Once again, we find that the US is the most significant laggard in both absolute and relative terms. The country provides just 17% of its fair share of international public finance, accounting for $160 billion of the global shortfall of $300 billion. Most of the remaining gap can be attributed to the same countries that fall significantly short on international climate finance, including large economies like Australia, Canada, Italy and Spain. However, Japan – which provides its fair share of climate finance (see Table ES1) – is near the bottom of the league table in terms of its broader envelope of international public finance.

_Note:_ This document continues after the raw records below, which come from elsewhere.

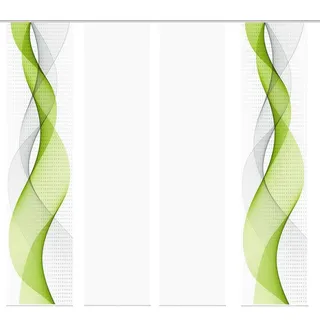 Home Fashion 4er-Set Schiebegardinen OPALIA, 4X 245 x 60 cm inkl. Zubehör, Farbe:apfelgrün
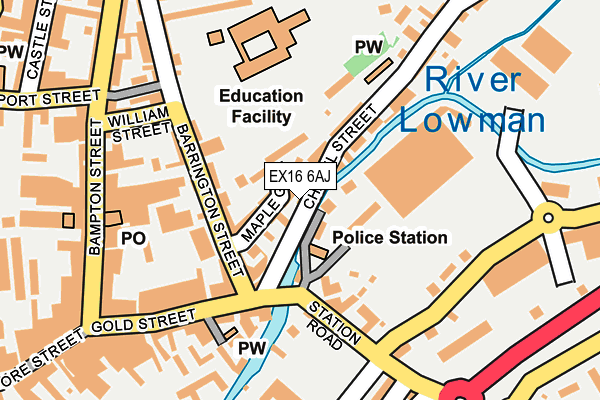 EX16 6AJ map - OS OpenMap – Local (Ordnance Survey)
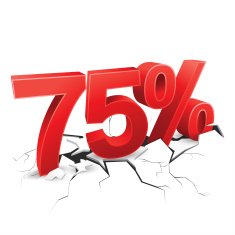 75 percent discount breaks ground on white background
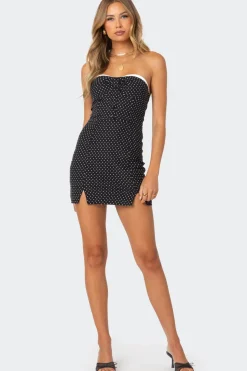 Polka Girl Button Front Mini Dress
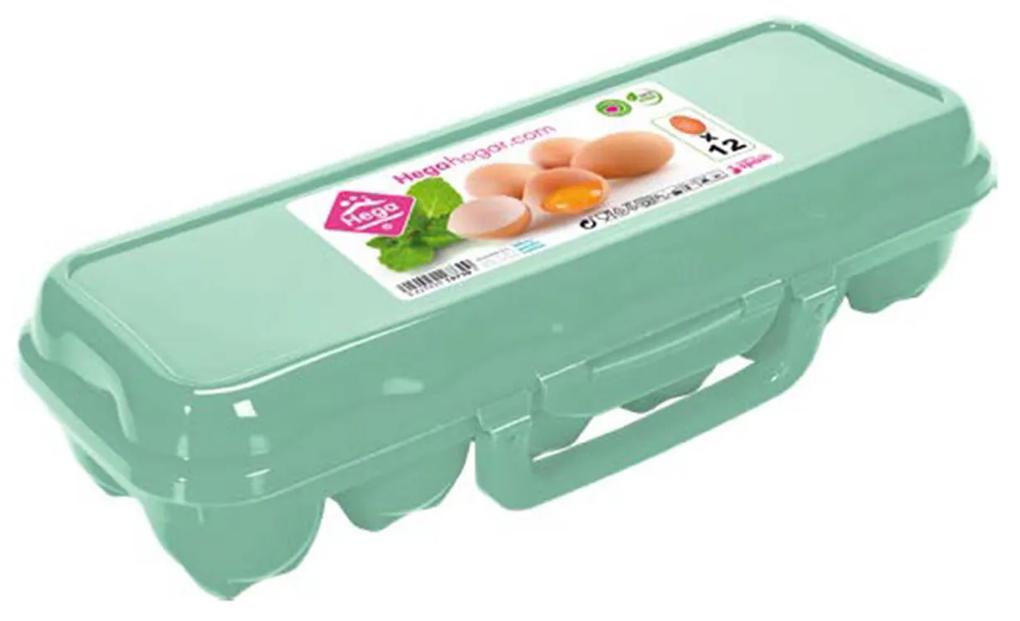 Caixa para 12 Ovos Plástico Verde 30X15.7X7cm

The analyses above all focus on Annex II countries but the climate accords actually commit ‘developed countries’ to provide and mobilise climate finance. In the absence of a legal definition of ‘developed countries’ within the UNFCCC, we offer two possible metrics to assess which countries could contribute climate finance. First, we consider countries’ ability to pay as captured by per capita GNI. Second, we consider countries’ historical responsibility for climate change as captured by per capita cumulative territorial emissions since 1990. We benchmark non-Annex II countries against Annex II countries using three different thresholds, identifying which ones have higher per capita incomes and/or cumulative emissions than (1) three Annex II countries, (2) five Annex II countries and (3) half of the Annex II countries.

Using these two metrics and three thresholds, we generate a list of countries that should arguably consider providing and mobilising international climate finance (see Figure ES2). The list is dominated by Small Island Developing States, oil producers and former economies in transition. Many of these countries are highly vulnerable to either the physical or the transition risks associated with climate change. Strikingly, China does not qualify under our criteria. Our findings underscore the need for a nuanced dialogue around expanding the contributor base, informed by the principle of common but differentiated responsibilities and respective capabilities.

Two countries would be eligible to provide climate finance even if we applied the highest threshold to both our metrics: Qatar and Singapore have per capita incomes and per capita cumulative emissions higher than is the case for half of the Annex II countries. If we lower the threshold to five Annex II countries, Israel also qualifies (its per capita emissions are above half of those of Annex II countries and its per capita income is above that of five Annex II countries). Brunei, Kuwait, South Korea and the United Arab Emirates exceed at least three Annex II countries on both metrics. Given both their ability to pay and their historic responsibility for climate change, there is a strong case for these seven countries to now contribute climate finance.

The methods we use to assess whether individual countries could provide climate finance, and – if so – how much, are all based on normative choices, which we hope will inform and catalyse public debate. Definitions, criteria-setting and norms reflect power relations at a given time, and the climate negotiations are no exception. Determining the fair share of climate finance of each developed country and identifying which additional countries could or should contribute will be a fiercely contested process. We further hope that this new evidence base will be able to support advocacy and diplomatic efforts to ratchet up ambition, particularly among those countries that are currently not providing their fair share of climate finance.

Finally, we hope that the ideas this paper puts forward will be able to support articulation of the new climate finance goal in order to improve both the quantity and the quality of climate finance going forward. At stake is a functional international climate regime, capable of acknowledging and resolving issues that jeopardise trust, cooperation and action.